To the spectators she addressed a few gentle words, in admirable keeping with the gentle tenor of her life.

"Good people," she exclaimed, "I am come hither to die, and by law I am condemned to the same. My offence to the Queen's Highness was only in consent to the device of others, which now is deemed treason; but it was never my seeking, but by counsel of those who should seem to have further understanding of things than I, who knew little of the law, and much less of the titles to the Crown. I pray you all, good Christian people, to bear me witness that I die a true Christian woman, and that I look to be saved by none other means but only by the mercy of God, in the merits of the blood of His only son, Jesus Christ; and I confess, when I did know the word of God, I neglected the same, loved myself and the world, and therefore this plague or punishment is happily and worthily happened unto me for my sins; and yet I thank God of His goodness, that He hath thus given me a time and respite to repent. And now, good people, while I am alive, I pray you to assist me with your prayers."

She knelt to her devotions, and turning to Feckenham, inquired whether she should repeat the Miserere psalm (the fifty-first, "Have mercy upon me, O Lord").

He replied in the affirmative; and she said it with great earnestness from beginning to end. Rising from her knees, she began to prepare herself for the headsman and pulling off her gloves, gave them and her handkerchief to Mistress Tylney. The manual of prayers, in which she had written at the desire of the Lieutenant, she handed to Thomas Brydges, his brother. When she was unfastening her robe, the executioner would have assisted her, but she motioned him aside, and accepted the last offices of her waiting-women, who then gave her a white handkerchief with which to bandage her eyes.

Throwing himself at her feet, the headsman humbly craved her forgiveness, which she willingly granted. He then requested her to stand upon the straw, and in complying with his direction she for the first time saw the fatal block. Her composure remained unshaken; she simply entreated the executioner to dispatch her quickly. Again kneeling she asked him:

"Will you take it off before I lay me down?"

"No, madam," he replied.

She bound the handkerchief round her eyes, and feeling for the block, exclaimed,

"What shall I do? Where is it?"

Being guided to it by one of the bystanders, she laid her head down, exclaiming, in an audible voice:

"Lord, into thy hands I commend my spirit."

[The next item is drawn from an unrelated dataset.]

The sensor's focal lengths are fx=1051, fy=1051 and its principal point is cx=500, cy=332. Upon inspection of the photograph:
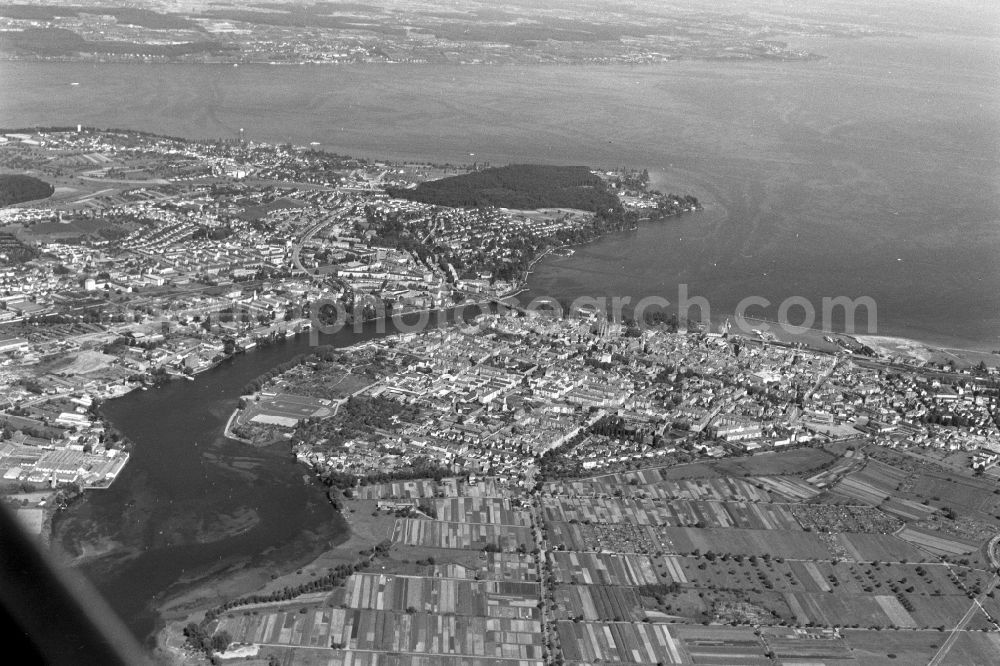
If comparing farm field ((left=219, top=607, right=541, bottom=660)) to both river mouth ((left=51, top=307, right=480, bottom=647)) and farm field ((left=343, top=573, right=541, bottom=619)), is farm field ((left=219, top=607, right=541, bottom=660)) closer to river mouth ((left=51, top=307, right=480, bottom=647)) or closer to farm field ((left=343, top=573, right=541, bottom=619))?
farm field ((left=343, top=573, right=541, bottom=619))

In an instant the axe fell, and the tragedy was consummated. An involuntary groan from the assembled multitude seemed to acknowledge that vengeance had been satisfied, but justice outraged.

Lady Jane—or Queen Jane, as she should more properly be called—was little more than seventeen years old when she thus fell a victim to Mary's jealous fears and hate. She had hardly entered upon womanhood, and the promise of her young life had had no time to ripen into fruition. We may well believe, however, that she would not have disappointed the hopes which that promise had awakened. Her heroic death showed how well she had profited by the lessons she had imbibed in her early years.

There was no affectation, no exaggeration, in her conduct upon the scaffold; but she bore herself with serene dignity and with true courage. It was worthy of her life—which, brief as an unhappy fortune made it, was full of beauty, full of calmness, and truth, and elevation and modest piety. The impression which it made upon her contemporaries, an impression taken up and retained by posterity, is visible in the fact to this hour we speak of her as she was in her sweet simple maidenhood—we pass over her married name and her regal title, and love to honour her, not as Lady Jane Dudley, or Queen Jane, but as Lady Jane Grey.